This would be a phase in the struggle for greater freedom Iran in which
demonstrations and iPods of same would become relatively less important.
It would stem from a decision on the part of Iran's grimly determined
hardline ruling elite & its acolytes to forcefully and definitively crush
the opposition movement. Are they a bit rattled? Of course they are, but
that does not mean they would shrink from a fight they believe would be
crucial to their survival and the survival of what they feel so deeply
should be the more authoritarian future of Iran over which they would
continue to hold sway.

Some have commented on what so many of us recall: how a Shah, battered by
overwhelming popular opposition, gave up the fight at a certain point (in
part, because portions of his own security forces and military had done
likewise rather than participate in further bloodshed against the people).
In that instance, the street won, not an authoritarian order. In this
case, however, driven by levels of fanaticism unknown to the Shah or those
comprising his leadership (nor many of the imperial cadres bearing arms
for that regime), Jannati, Ahmadinejad and their ilk probably would not be
inclined similarly. While the Shah reportedly grew weary of intense
bloodletting, many of his more twistedly self-righteous and fanatical
successors might not have such limits. And even if they do, their
tolerance for pain and violence could well be far in excess of the Shah's.
If these people decided to hang on come what may, but Khamenei was
inclined to blink, they might even shove him aside or turn him into an
intimidated fellow traveller in order to press on with their own fight for
survival.

Such a phase of this great struggle would become far bloodier and more
physical than what we have witnessed to date. Probably as many as
hundreds of thousands of Ahmadinejad's compatriots might well be steeled
for such a bruising showdown. If this should come to pass (possibly a
bloody battle of attrition of sorts), the terrible question would be
whether hundreds of thousands of the more genuinely high-minded, less
brutish individuals making up the vast bulk of the opposition are
similarly prepared for such an ugly showdown. Also in the balance would
be the willingness of armed elements such as the regular army (much of
which probably harbors sympathies similar to those of the opposition), to
step in actively and lend a possibly critical and forceful hand.

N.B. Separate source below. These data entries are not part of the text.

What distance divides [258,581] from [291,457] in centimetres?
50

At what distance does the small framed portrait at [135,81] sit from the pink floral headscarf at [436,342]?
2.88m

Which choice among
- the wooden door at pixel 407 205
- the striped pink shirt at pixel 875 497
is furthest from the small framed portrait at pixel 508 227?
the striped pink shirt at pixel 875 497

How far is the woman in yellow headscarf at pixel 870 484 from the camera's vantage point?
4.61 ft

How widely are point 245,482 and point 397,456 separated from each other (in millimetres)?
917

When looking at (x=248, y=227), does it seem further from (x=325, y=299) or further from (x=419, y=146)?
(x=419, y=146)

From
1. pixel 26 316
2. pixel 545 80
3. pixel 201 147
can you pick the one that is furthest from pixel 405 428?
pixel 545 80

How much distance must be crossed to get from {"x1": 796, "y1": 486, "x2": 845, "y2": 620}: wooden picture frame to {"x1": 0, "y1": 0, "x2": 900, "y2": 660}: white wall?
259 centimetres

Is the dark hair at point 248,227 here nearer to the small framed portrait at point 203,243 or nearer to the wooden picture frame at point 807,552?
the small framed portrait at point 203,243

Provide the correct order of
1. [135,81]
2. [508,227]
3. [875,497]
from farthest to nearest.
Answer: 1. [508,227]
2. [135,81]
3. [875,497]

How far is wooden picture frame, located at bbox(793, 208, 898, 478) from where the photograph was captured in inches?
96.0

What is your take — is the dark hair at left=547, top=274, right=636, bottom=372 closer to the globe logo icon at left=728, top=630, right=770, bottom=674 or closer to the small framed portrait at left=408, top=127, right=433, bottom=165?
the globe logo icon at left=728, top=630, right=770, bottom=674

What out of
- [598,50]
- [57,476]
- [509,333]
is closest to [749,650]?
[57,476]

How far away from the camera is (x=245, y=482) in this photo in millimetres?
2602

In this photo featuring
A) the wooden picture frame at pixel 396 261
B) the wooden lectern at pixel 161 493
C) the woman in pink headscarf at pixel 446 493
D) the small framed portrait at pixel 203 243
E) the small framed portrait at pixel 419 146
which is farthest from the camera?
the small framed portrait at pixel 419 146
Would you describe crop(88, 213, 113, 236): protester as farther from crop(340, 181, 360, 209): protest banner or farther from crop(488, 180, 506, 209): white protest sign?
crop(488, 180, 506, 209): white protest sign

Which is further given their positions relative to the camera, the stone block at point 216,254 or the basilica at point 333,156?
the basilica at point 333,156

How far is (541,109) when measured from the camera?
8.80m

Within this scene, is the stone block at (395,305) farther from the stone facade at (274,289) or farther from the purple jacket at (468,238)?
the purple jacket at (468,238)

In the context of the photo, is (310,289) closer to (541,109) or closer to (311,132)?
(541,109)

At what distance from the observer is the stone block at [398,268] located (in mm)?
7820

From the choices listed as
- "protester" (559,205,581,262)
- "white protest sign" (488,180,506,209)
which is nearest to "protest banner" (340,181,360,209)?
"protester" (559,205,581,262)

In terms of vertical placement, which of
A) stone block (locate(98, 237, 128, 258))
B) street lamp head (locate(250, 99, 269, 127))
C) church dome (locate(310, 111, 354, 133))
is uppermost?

PS: While tapping out the above I winced at several points myself at the
potential cost in lost life and sheer suffering, but I thought it was
necessary to warn of this possibility nonetheless.

In an email White sent to me on Thursday morning, he noted,

Along the lines of realism, one thing I've heard from a number of Iranian oppositionists is that in the absence of more forceful statements from the West--especially President Obama--they feel as if they are "alone."  The sad fact is that they are for the most part alone.  Although I believe the president has been a bit too restrained in his choice of words (particularly since the regime already is making accusations of foreign interference in any case), the opposition really is going to have to win this themselves on the ground.  No one is going to--or can--intervene effectively.